A new survey of executives sheds light on how well organizations fared with cyberattacks in the last 12 month as well as what attack vectors are going to increase future breaches.

I’ve spent quite a bit of time here writing about the experienced and expected continued increases in cyberattacks due to the evolution of cybercrime-as-a-service, the partnerships between cybercriminal groups, and the increased sophistication of attacks.

In other words, cybercrime is now fully acting like legitimate businesses.

A new survey of executives from cybersecurity analysis vendor ThoughtLab provides us a view into what’s transpired back in 2021, and what execs are expecting moving forward. In their newly released report, Cybersecurity Solutions for a Riskier World, we see that both cybersecurity incidents and “material” breaches increased in 2021:

  • Organizations experiencing a cybersecurity incident grew 15% in 2021 over 202 with just over one-quarter of organizations (26.2%) being involved in an attack
  • While material breaches were far less common, the percentage of organizations experiencing them (.82%) in 2021 was a 24% increase over 2020

And when asked whether their organization is “well prepared for today’s rapidly changing threat landscape”, on average, 27% of all executives said they weren’t, with 40% of CSOs feeling even more strongly about their lack of preparedness.

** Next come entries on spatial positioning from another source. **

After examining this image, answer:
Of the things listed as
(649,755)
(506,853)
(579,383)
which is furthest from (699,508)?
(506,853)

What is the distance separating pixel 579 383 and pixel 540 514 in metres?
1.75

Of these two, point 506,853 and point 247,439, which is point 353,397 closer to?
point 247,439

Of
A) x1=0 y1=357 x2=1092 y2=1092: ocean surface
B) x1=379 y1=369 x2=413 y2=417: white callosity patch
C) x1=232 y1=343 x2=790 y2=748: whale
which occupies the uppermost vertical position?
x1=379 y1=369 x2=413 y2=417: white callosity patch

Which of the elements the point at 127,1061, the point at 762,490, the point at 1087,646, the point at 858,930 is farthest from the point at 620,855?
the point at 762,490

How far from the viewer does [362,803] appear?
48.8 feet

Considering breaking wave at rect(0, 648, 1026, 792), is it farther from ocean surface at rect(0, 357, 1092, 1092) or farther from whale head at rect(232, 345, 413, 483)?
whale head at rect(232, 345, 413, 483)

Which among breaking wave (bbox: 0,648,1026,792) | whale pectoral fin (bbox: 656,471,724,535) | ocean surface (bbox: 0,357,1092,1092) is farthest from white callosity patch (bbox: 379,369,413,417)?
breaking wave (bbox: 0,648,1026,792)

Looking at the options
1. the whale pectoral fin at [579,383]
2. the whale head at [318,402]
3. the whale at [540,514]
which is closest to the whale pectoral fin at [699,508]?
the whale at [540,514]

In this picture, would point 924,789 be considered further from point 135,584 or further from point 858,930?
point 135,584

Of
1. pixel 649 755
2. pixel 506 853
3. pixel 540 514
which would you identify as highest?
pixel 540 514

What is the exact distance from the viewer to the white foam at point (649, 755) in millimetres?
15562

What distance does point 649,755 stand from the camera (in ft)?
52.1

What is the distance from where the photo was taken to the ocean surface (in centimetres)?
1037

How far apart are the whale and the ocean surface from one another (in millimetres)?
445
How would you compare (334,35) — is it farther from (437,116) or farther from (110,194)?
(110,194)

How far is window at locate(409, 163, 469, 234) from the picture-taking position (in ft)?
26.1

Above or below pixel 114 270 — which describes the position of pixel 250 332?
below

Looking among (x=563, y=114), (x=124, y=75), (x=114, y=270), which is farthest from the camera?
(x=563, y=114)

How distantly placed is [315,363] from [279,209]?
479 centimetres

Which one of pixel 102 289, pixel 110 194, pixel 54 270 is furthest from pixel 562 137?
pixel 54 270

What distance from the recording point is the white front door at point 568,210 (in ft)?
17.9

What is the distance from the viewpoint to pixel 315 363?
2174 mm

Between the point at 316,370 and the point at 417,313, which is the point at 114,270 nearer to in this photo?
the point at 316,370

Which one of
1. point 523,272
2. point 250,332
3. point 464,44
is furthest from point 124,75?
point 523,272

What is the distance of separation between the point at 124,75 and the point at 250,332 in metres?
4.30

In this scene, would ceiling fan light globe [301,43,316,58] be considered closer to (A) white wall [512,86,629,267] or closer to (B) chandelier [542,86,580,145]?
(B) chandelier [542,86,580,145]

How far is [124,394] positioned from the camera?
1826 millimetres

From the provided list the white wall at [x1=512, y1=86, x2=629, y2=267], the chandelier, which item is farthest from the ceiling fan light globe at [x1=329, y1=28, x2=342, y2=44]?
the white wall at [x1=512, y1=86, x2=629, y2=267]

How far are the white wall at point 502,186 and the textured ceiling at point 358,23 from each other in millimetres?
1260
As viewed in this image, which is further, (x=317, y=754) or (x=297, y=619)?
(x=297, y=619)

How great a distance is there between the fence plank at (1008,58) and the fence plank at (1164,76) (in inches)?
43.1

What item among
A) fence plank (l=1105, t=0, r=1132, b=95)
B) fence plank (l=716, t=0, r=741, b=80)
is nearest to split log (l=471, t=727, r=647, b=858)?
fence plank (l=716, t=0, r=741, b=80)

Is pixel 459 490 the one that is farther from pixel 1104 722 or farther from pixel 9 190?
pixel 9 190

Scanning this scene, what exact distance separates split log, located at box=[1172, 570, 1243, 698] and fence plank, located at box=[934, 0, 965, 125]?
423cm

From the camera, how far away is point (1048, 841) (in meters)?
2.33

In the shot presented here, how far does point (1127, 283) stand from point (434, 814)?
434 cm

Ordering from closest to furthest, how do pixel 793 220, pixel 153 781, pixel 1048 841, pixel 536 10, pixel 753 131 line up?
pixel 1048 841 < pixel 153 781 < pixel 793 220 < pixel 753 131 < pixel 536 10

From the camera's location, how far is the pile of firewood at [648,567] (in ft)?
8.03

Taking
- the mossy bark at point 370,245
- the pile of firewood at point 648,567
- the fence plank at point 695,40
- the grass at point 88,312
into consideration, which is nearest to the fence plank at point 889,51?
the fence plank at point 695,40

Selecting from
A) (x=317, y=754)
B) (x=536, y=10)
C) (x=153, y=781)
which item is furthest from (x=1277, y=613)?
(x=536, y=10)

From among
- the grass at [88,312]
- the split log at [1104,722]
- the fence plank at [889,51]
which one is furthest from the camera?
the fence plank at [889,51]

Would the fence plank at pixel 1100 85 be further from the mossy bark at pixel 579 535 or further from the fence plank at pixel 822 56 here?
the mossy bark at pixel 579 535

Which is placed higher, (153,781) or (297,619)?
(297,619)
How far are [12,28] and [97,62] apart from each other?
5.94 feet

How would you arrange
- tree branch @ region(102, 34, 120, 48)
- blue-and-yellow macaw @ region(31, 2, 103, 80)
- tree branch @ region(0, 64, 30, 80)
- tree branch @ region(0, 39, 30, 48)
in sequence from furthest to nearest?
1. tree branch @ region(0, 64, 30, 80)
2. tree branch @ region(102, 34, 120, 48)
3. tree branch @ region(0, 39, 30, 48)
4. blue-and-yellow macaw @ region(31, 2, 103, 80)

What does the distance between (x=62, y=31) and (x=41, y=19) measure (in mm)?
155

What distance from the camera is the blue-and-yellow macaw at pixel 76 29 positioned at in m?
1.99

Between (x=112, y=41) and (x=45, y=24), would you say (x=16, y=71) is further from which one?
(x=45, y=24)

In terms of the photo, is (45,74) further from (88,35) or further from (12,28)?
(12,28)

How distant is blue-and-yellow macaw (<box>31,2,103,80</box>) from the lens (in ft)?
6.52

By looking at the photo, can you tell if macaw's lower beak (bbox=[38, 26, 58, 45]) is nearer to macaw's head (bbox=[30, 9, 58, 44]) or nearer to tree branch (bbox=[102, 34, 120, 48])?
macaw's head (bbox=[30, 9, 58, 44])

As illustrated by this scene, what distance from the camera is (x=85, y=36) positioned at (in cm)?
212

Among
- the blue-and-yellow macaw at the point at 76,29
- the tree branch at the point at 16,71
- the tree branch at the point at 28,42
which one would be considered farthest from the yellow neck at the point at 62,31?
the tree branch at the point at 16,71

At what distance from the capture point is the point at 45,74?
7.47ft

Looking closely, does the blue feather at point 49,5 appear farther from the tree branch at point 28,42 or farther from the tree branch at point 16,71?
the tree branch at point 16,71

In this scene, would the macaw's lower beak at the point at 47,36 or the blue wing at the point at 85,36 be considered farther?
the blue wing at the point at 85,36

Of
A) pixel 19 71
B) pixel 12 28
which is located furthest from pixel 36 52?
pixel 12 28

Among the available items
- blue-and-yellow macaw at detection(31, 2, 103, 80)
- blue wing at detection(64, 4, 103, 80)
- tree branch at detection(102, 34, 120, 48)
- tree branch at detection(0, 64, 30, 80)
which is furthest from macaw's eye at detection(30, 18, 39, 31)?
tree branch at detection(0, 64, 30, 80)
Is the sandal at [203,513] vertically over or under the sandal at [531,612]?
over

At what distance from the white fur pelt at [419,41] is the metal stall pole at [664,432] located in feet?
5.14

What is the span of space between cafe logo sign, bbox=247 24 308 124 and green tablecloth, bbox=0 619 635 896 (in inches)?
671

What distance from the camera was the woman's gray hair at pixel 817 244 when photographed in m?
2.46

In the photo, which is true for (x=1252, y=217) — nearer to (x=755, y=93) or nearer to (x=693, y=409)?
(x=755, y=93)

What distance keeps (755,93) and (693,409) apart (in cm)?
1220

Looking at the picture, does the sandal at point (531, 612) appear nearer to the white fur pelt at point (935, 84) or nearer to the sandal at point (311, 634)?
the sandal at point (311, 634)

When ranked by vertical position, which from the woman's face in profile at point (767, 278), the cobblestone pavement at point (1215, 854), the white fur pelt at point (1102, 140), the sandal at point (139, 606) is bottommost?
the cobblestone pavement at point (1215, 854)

When asked about the types of attacks that were responsible for the breaches, as well as which ones pose the highest risk over the next two years, a pattern of risk begins to emerge:


The top two highest risks for the foreseeable future are also two of the main causes for recently experienced breaches. They also all involve the unwitting participation of your users. And if you consider that the top initial attack vector in ransomware attacks is phishing, you can include some part of ransomware involving users as well.

What’s needed to protect organizations from future attacks is to prepare users. Prepare them from phishing, vishing, SMiShing, and social engineering – all commonly-used methods to trick users into engaging with malicious content that is the catalyst for breaches. It’s only through Security Awareness Training that users begin to understand how attacks work, what tactics are used, and how to identify a malicious piece of content in email or on the web, reducing the likelihood that users will engage and help the attacker.